La metà  degli anni novanta fu tutta un fiorire di uscite discografiche destinate a lasciare un segno nel cuore degli ascoltatori e a diventare colonna sonora, non solo di una stagione musicale, ma in alcuni casi di un’intera vita.

Senza scomodare gli almanacchi, basta essere nostri attenti lettori per accorgersi di quanto fermento musicale ci fosse, con la nostra rubrica dedicata ai compleanni che sovente va a ripescare dischi pubblicati in quella fortunata era.

Il 1996 in particolare è davvero molto celebrato (giustamente) e, accanto a titoli passati ai posteri, ci sembra giusto omaggiare anche lavori cosiddetti minori ma che seppero accendere la miccia della curiosità  e della passione negli ascoltatori, riuscendo talvolta a conquistarsi un meritato posto al sole in mezzo a quel caleidoscopico mercato, pullulante di uscite meritevoli.

Di non solo britpop si viveva in Inghilterra, anche se la pigrizia di certa critica, o la comodità  di etichettare facilmente (e frettolosamente) faceva sì che in quel colorato calderone ci finissero dentro anche gruppi o artisti magari accomunati da radici musicali comuni ma distanti evidentemente per sensibilità  e proposta artistica.

Venticinque anni fa veniva pubblicato l’album d’esordio di una band unica nel suo genere,   capace di destare immediatamente interesse: era intitolato semplicemente “K” e i suoi titolari si chiamavano Kula Shaker.

A ben vederli, il cantante e chitarrista Crispian Mills (figlio e nipote d’arte, il nonno era il noto attore John Mills), il meditabondo tastierista Jay Darlington, il bassista Alonza Bevan e il batterista Paul Winterhart, sembravano in effetti ben diversi da tanti epigoni colleghi impegnati a ridare lustro alla musica d’Albione dopo anni di dominio a stelle e strisce.

ESERCIZI:
• 1. Risponda alle seguenti domande sul testo dedicato ai Kula Shaker:
(a) Quale anno viene indicato come particolarmente celebrato?
(b) Con quale titolo uscì l'album d'esordio della band?
(c) Chi era il nonno di Crispian Mills?
• 2. Riproduca fedelmente tutto il passo del testo sui Kula Shaker che va da "Venticinque anni fa" giù fino a "stelle e strisce.".

ESTRATTO DEI DATI:

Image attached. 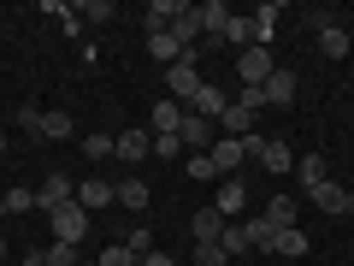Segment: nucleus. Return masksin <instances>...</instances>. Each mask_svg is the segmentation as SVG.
Returning <instances> with one entry per match:
<instances>
[{
    "instance_id": "1",
    "label": "nucleus",
    "mask_w": 354,
    "mask_h": 266,
    "mask_svg": "<svg viewBox=\"0 0 354 266\" xmlns=\"http://www.w3.org/2000/svg\"><path fill=\"white\" fill-rule=\"evenodd\" d=\"M195 89H201V48H183V53H177V65H165V95L189 107Z\"/></svg>"
},
{
    "instance_id": "2",
    "label": "nucleus",
    "mask_w": 354,
    "mask_h": 266,
    "mask_svg": "<svg viewBox=\"0 0 354 266\" xmlns=\"http://www.w3.org/2000/svg\"><path fill=\"white\" fill-rule=\"evenodd\" d=\"M313 36H319V53H325V60H348V48H354V36H348L330 12L313 18Z\"/></svg>"
},
{
    "instance_id": "3",
    "label": "nucleus",
    "mask_w": 354,
    "mask_h": 266,
    "mask_svg": "<svg viewBox=\"0 0 354 266\" xmlns=\"http://www.w3.org/2000/svg\"><path fill=\"white\" fill-rule=\"evenodd\" d=\"M53 242H77V249H83V237H88V213L77 202H65V207H53Z\"/></svg>"
},
{
    "instance_id": "4",
    "label": "nucleus",
    "mask_w": 354,
    "mask_h": 266,
    "mask_svg": "<svg viewBox=\"0 0 354 266\" xmlns=\"http://www.w3.org/2000/svg\"><path fill=\"white\" fill-rule=\"evenodd\" d=\"M272 71H278V65H272V48H242V53H236V77H242V89H260Z\"/></svg>"
},
{
    "instance_id": "5",
    "label": "nucleus",
    "mask_w": 354,
    "mask_h": 266,
    "mask_svg": "<svg viewBox=\"0 0 354 266\" xmlns=\"http://www.w3.org/2000/svg\"><path fill=\"white\" fill-rule=\"evenodd\" d=\"M65 202H77V184L65 172H48V177H41V190H36V207L53 213V207H65Z\"/></svg>"
},
{
    "instance_id": "6",
    "label": "nucleus",
    "mask_w": 354,
    "mask_h": 266,
    "mask_svg": "<svg viewBox=\"0 0 354 266\" xmlns=\"http://www.w3.org/2000/svg\"><path fill=\"white\" fill-rule=\"evenodd\" d=\"M183 118H189V107L165 95V101H160V107L148 113V130H153V136H177V130H183Z\"/></svg>"
},
{
    "instance_id": "7",
    "label": "nucleus",
    "mask_w": 354,
    "mask_h": 266,
    "mask_svg": "<svg viewBox=\"0 0 354 266\" xmlns=\"http://www.w3.org/2000/svg\"><path fill=\"white\" fill-rule=\"evenodd\" d=\"M113 154H118V160H148V154H153V130L148 125H130L124 136H113Z\"/></svg>"
},
{
    "instance_id": "8",
    "label": "nucleus",
    "mask_w": 354,
    "mask_h": 266,
    "mask_svg": "<svg viewBox=\"0 0 354 266\" xmlns=\"http://www.w3.org/2000/svg\"><path fill=\"white\" fill-rule=\"evenodd\" d=\"M177 136H183V148L207 154V148H213V142H218V125H213V118H201V113H189V118H183V130H177Z\"/></svg>"
},
{
    "instance_id": "9",
    "label": "nucleus",
    "mask_w": 354,
    "mask_h": 266,
    "mask_svg": "<svg viewBox=\"0 0 354 266\" xmlns=\"http://www.w3.org/2000/svg\"><path fill=\"white\" fill-rule=\"evenodd\" d=\"M207 154H213L218 177H236V172H242V160H248V148H242L236 136H218V142H213V148H207Z\"/></svg>"
},
{
    "instance_id": "10",
    "label": "nucleus",
    "mask_w": 354,
    "mask_h": 266,
    "mask_svg": "<svg viewBox=\"0 0 354 266\" xmlns=\"http://www.w3.org/2000/svg\"><path fill=\"white\" fill-rule=\"evenodd\" d=\"M213 207L236 225V213L248 207V184H242V177H218V202H213Z\"/></svg>"
},
{
    "instance_id": "11",
    "label": "nucleus",
    "mask_w": 354,
    "mask_h": 266,
    "mask_svg": "<svg viewBox=\"0 0 354 266\" xmlns=\"http://www.w3.org/2000/svg\"><path fill=\"white\" fill-rule=\"evenodd\" d=\"M225 89H218V83H207V77H201V89H195V101H189V113H201V118H213V125H218V118H225Z\"/></svg>"
},
{
    "instance_id": "12",
    "label": "nucleus",
    "mask_w": 354,
    "mask_h": 266,
    "mask_svg": "<svg viewBox=\"0 0 354 266\" xmlns=\"http://www.w3.org/2000/svg\"><path fill=\"white\" fill-rule=\"evenodd\" d=\"M171 42H177V48H201V12H195V6H177Z\"/></svg>"
},
{
    "instance_id": "13",
    "label": "nucleus",
    "mask_w": 354,
    "mask_h": 266,
    "mask_svg": "<svg viewBox=\"0 0 354 266\" xmlns=\"http://www.w3.org/2000/svg\"><path fill=\"white\" fill-rule=\"evenodd\" d=\"M266 107H290L295 101V89H301V83H295V71H283V65H278V71H272V77H266Z\"/></svg>"
},
{
    "instance_id": "14",
    "label": "nucleus",
    "mask_w": 354,
    "mask_h": 266,
    "mask_svg": "<svg viewBox=\"0 0 354 266\" xmlns=\"http://www.w3.org/2000/svg\"><path fill=\"white\" fill-rule=\"evenodd\" d=\"M230 219L218 213V207H195V219H189V231H195V242H218V231H225Z\"/></svg>"
},
{
    "instance_id": "15",
    "label": "nucleus",
    "mask_w": 354,
    "mask_h": 266,
    "mask_svg": "<svg viewBox=\"0 0 354 266\" xmlns=\"http://www.w3.org/2000/svg\"><path fill=\"white\" fill-rule=\"evenodd\" d=\"M295 219H301V202H295V195H272V207H266V225H272V231H290Z\"/></svg>"
},
{
    "instance_id": "16",
    "label": "nucleus",
    "mask_w": 354,
    "mask_h": 266,
    "mask_svg": "<svg viewBox=\"0 0 354 266\" xmlns=\"http://www.w3.org/2000/svg\"><path fill=\"white\" fill-rule=\"evenodd\" d=\"M307 195H313L319 213H348V190H342V184H330V177L319 184V190H307Z\"/></svg>"
},
{
    "instance_id": "17",
    "label": "nucleus",
    "mask_w": 354,
    "mask_h": 266,
    "mask_svg": "<svg viewBox=\"0 0 354 266\" xmlns=\"http://www.w3.org/2000/svg\"><path fill=\"white\" fill-rule=\"evenodd\" d=\"M266 254H307V231L301 225H290V231H272V242H266Z\"/></svg>"
},
{
    "instance_id": "18",
    "label": "nucleus",
    "mask_w": 354,
    "mask_h": 266,
    "mask_svg": "<svg viewBox=\"0 0 354 266\" xmlns=\"http://www.w3.org/2000/svg\"><path fill=\"white\" fill-rule=\"evenodd\" d=\"M113 202H118V195H113L106 177H88L83 190H77V207H83V213H88V207H113Z\"/></svg>"
},
{
    "instance_id": "19",
    "label": "nucleus",
    "mask_w": 354,
    "mask_h": 266,
    "mask_svg": "<svg viewBox=\"0 0 354 266\" xmlns=\"http://www.w3.org/2000/svg\"><path fill=\"white\" fill-rule=\"evenodd\" d=\"M195 12H201V36L225 42V24H230V6H225V0H207V6H195Z\"/></svg>"
},
{
    "instance_id": "20",
    "label": "nucleus",
    "mask_w": 354,
    "mask_h": 266,
    "mask_svg": "<svg viewBox=\"0 0 354 266\" xmlns=\"http://www.w3.org/2000/svg\"><path fill=\"white\" fill-rule=\"evenodd\" d=\"M171 18H177V0H153L148 12H142V30H148V36H165Z\"/></svg>"
},
{
    "instance_id": "21",
    "label": "nucleus",
    "mask_w": 354,
    "mask_h": 266,
    "mask_svg": "<svg viewBox=\"0 0 354 266\" xmlns=\"http://www.w3.org/2000/svg\"><path fill=\"white\" fill-rule=\"evenodd\" d=\"M113 195H118V207H130V213H142V207L153 202V195H148V184H142V177H124V184H113Z\"/></svg>"
},
{
    "instance_id": "22",
    "label": "nucleus",
    "mask_w": 354,
    "mask_h": 266,
    "mask_svg": "<svg viewBox=\"0 0 354 266\" xmlns=\"http://www.w3.org/2000/svg\"><path fill=\"white\" fill-rule=\"evenodd\" d=\"M248 130H254V118L242 113L236 101H230V107H225V118H218V136H236V142H242V136H248Z\"/></svg>"
},
{
    "instance_id": "23",
    "label": "nucleus",
    "mask_w": 354,
    "mask_h": 266,
    "mask_svg": "<svg viewBox=\"0 0 354 266\" xmlns=\"http://www.w3.org/2000/svg\"><path fill=\"white\" fill-rule=\"evenodd\" d=\"M272 36H278V6H260L254 12V48H272Z\"/></svg>"
},
{
    "instance_id": "24",
    "label": "nucleus",
    "mask_w": 354,
    "mask_h": 266,
    "mask_svg": "<svg viewBox=\"0 0 354 266\" xmlns=\"http://www.w3.org/2000/svg\"><path fill=\"white\" fill-rule=\"evenodd\" d=\"M295 172H301V190H319V184H325V160H319V154H301V160H295Z\"/></svg>"
},
{
    "instance_id": "25",
    "label": "nucleus",
    "mask_w": 354,
    "mask_h": 266,
    "mask_svg": "<svg viewBox=\"0 0 354 266\" xmlns=\"http://www.w3.org/2000/svg\"><path fill=\"white\" fill-rule=\"evenodd\" d=\"M41 136H48V142H65V136H71V113L48 107V113H41Z\"/></svg>"
},
{
    "instance_id": "26",
    "label": "nucleus",
    "mask_w": 354,
    "mask_h": 266,
    "mask_svg": "<svg viewBox=\"0 0 354 266\" xmlns=\"http://www.w3.org/2000/svg\"><path fill=\"white\" fill-rule=\"evenodd\" d=\"M77 18H83V24H113L118 6H113V0H83V6H77Z\"/></svg>"
},
{
    "instance_id": "27",
    "label": "nucleus",
    "mask_w": 354,
    "mask_h": 266,
    "mask_svg": "<svg viewBox=\"0 0 354 266\" xmlns=\"http://www.w3.org/2000/svg\"><path fill=\"white\" fill-rule=\"evenodd\" d=\"M218 249H225V260L248 254V231H242V225H225V231H218Z\"/></svg>"
},
{
    "instance_id": "28",
    "label": "nucleus",
    "mask_w": 354,
    "mask_h": 266,
    "mask_svg": "<svg viewBox=\"0 0 354 266\" xmlns=\"http://www.w3.org/2000/svg\"><path fill=\"white\" fill-rule=\"evenodd\" d=\"M0 202H6V213H36V190H30V184H18V190H6Z\"/></svg>"
},
{
    "instance_id": "29",
    "label": "nucleus",
    "mask_w": 354,
    "mask_h": 266,
    "mask_svg": "<svg viewBox=\"0 0 354 266\" xmlns=\"http://www.w3.org/2000/svg\"><path fill=\"white\" fill-rule=\"evenodd\" d=\"M225 42H236V48H254V18H236V12H230V24H225Z\"/></svg>"
},
{
    "instance_id": "30",
    "label": "nucleus",
    "mask_w": 354,
    "mask_h": 266,
    "mask_svg": "<svg viewBox=\"0 0 354 266\" xmlns=\"http://www.w3.org/2000/svg\"><path fill=\"white\" fill-rule=\"evenodd\" d=\"M41 254H48V266H77V260H83V249H77V242H48Z\"/></svg>"
},
{
    "instance_id": "31",
    "label": "nucleus",
    "mask_w": 354,
    "mask_h": 266,
    "mask_svg": "<svg viewBox=\"0 0 354 266\" xmlns=\"http://www.w3.org/2000/svg\"><path fill=\"white\" fill-rule=\"evenodd\" d=\"M148 53H153L160 65H177V53H183V48H177V42H171V30H165V36H148Z\"/></svg>"
},
{
    "instance_id": "32",
    "label": "nucleus",
    "mask_w": 354,
    "mask_h": 266,
    "mask_svg": "<svg viewBox=\"0 0 354 266\" xmlns=\"http://www.w3.org/2000/svg\"><path fill=\"white\" fill-rule=\"evenodd\" d=\"M189 177H195V184H213V177H218L213 154H189Z\"/></svg>"
},
{
    "instance_id": "33",
    "label": "nucleus",
    "mask_w": 354,
    "mask_h": 266,
    "mask_svg": "<svg viewBox=\"0 0 354 266\" xmlns=\"http://www.w3.org/2000/svg\"><path fill=\"white\" fill-rule=\"evenodd\" d=\"M124 249H130V254H153V231H148V225H130Z\"/></svg>"
},
{
    "instance_id": "34",
    "label": "nucleus",
    "mask_w": 354,
    "mask_h": 266,
    "mask_svg": "<svg viewBox=\"0 0 354 266\" xmlns=\"http://www.w3.org/2000/svg\"><path fill=\"white\" fill-rule=\"evenodd\" d=\"M41 113H48V107H36V101H24V107H18V125H24L30 136H41Z\"/></svg>"
},
{
    "instance_id": "35",
    "label": "nucleus",
    "mask_w": 354,
    "mask_h": 266,
    "mask_svg": "<svg viewBox=\"0 0 354 266\" xmlns=\"http://www.w3.org/2000/svg\"><path fill=\"white\" fill-rule=\"evenodd\" d=\"M189 266H225V249H218V242H195V260Z\"/></svg>"
},
{
    "instance_id": "36",
    "label": "nucleus",
    "mask_w": 354,
    "mask_h": 266,
    "mask_svg": "<svg viewBox=\"0 0 354 266\" xmlns=\"http://www.w3.org/2000/svg\"><path fill=\"white\" fill-rule=\"evenodd\" d=\"M83 154L88 160H113V136H83Z\"/></svg>"
},
{
    "instance_id": "37",
    "label": "nucleus",
    "mask_w": 354,
    "mask_h": 266,
    "mask_svg": "<svg viewBox=\"0 0 354 266\" xmlns=\"http://www.w3.org/2000/svg\"><path fill=\"white\" fill-rule=\"evenodd\" d=\"M177 148H183V136H153V160H177Z\"/></svg>"
},
{
    "instance_id": "38",
    "label": "nucleus",
    "mask_w": 354,
    "mask_h": 266,
    "mask_svg": "<svg viewBox=\"0 0 354 266\" xmlns=\"http://www.w3.org/2000/svg\"><path fill=\"white\" fill-rule=\"evenodd\" d=\"M130 260H142V254H130V249H124V242H113V249H106V254H101V266H130Z\"/></svg>"
},
{
    "instance_id": "39",
    "label": "nucleus",
    "mask_w": 354,
    "mask_h": 266,
    "mask_svg": "<svg viewBox=\"0 0 354 266\" xmlns=\"http://www.w3.org/2000/svg\"><path fill=\"white\" fill-rule=\"evenodd\" d=\"M142 266H177L171 254H142Z\"/></svg>"
},
{
    "instance_id": "40",
    "label": "nucleus",
    "mask_w": 354,
    "mask_h": 266,
    "mask_svg": "<svg viewBox=\"0 0 354 266\" xmlns=\"http://www.w3.org/2000/svg\"><path fill=\"white\" fill-rule=\"evenodd\" d=\"M24 266H48V254H41V249H36V254H24Z\"/></svg>"
},
{
    "instance_id": "41",
    "label": "nucleus",
    "mask_w": 354,
    "mask_h": 266,
    "mask_svg": "<svg viewBox=\"0 0 354 266\" xmlns=\"http://www.w3.org/2000/svg\"><path fill=\"white\" fill-rule=\"evenodd\" d=\"M0 260H6V237H0Z\"/></svg>"
},
{
    "instance_id": "42",
    "label": "nucleus",
    "mask_w": 354,
    "mask_h": 266,
    "mask_svg": "<svg viewBox=\"0 0 354 266\" xmlns=\"http://www.w3.org/2000/svg\"><path fill=\"white\" fill-rule=\"evenodd\" d=\"M0 154H6V130H0Z\"/></svg>"
},
{
    "instance_id": "43",
    "label": "nucleus",
    "mask_w": 354,
    "mask_h": 266,
    "mask_svg": "<svg viewBox=\"0 0 354 266\" xmlns=\"http://www.w3.org/2000/svg\"><path fill=\"white\" fill-rule=\"evenodd\" d=\"M77 266H101V260H77Z\"/></svg>"
}]
</instances>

RISULTATI:
• 1.
(a) Il 1996.
(b) "K".
(c) Il noto attore John Mills.

• 2.
Venticinque anni fa veniva pubblicato l’album d’esordio di una band unica nel suo genere,   capace di destare immediatamente interesse: era intitolato semplicemente “K” e i suoi titolari si chiamavano Kula Shaker.

A ben vederli, il cantante e chitarrista Crispian Mills (figlio e nipote d’arte, il nonno era il noto attore John Mills), il meditabondo tastierista Jay Darlington, il bassista Alonza Bevan e il batterista Paul Winterhart, sembravano in effetti ben diversi da tanti epigoni colleghi impegnati a ridare lustro alla musica d’Albione dopo anni di dominio a stelle e strisce.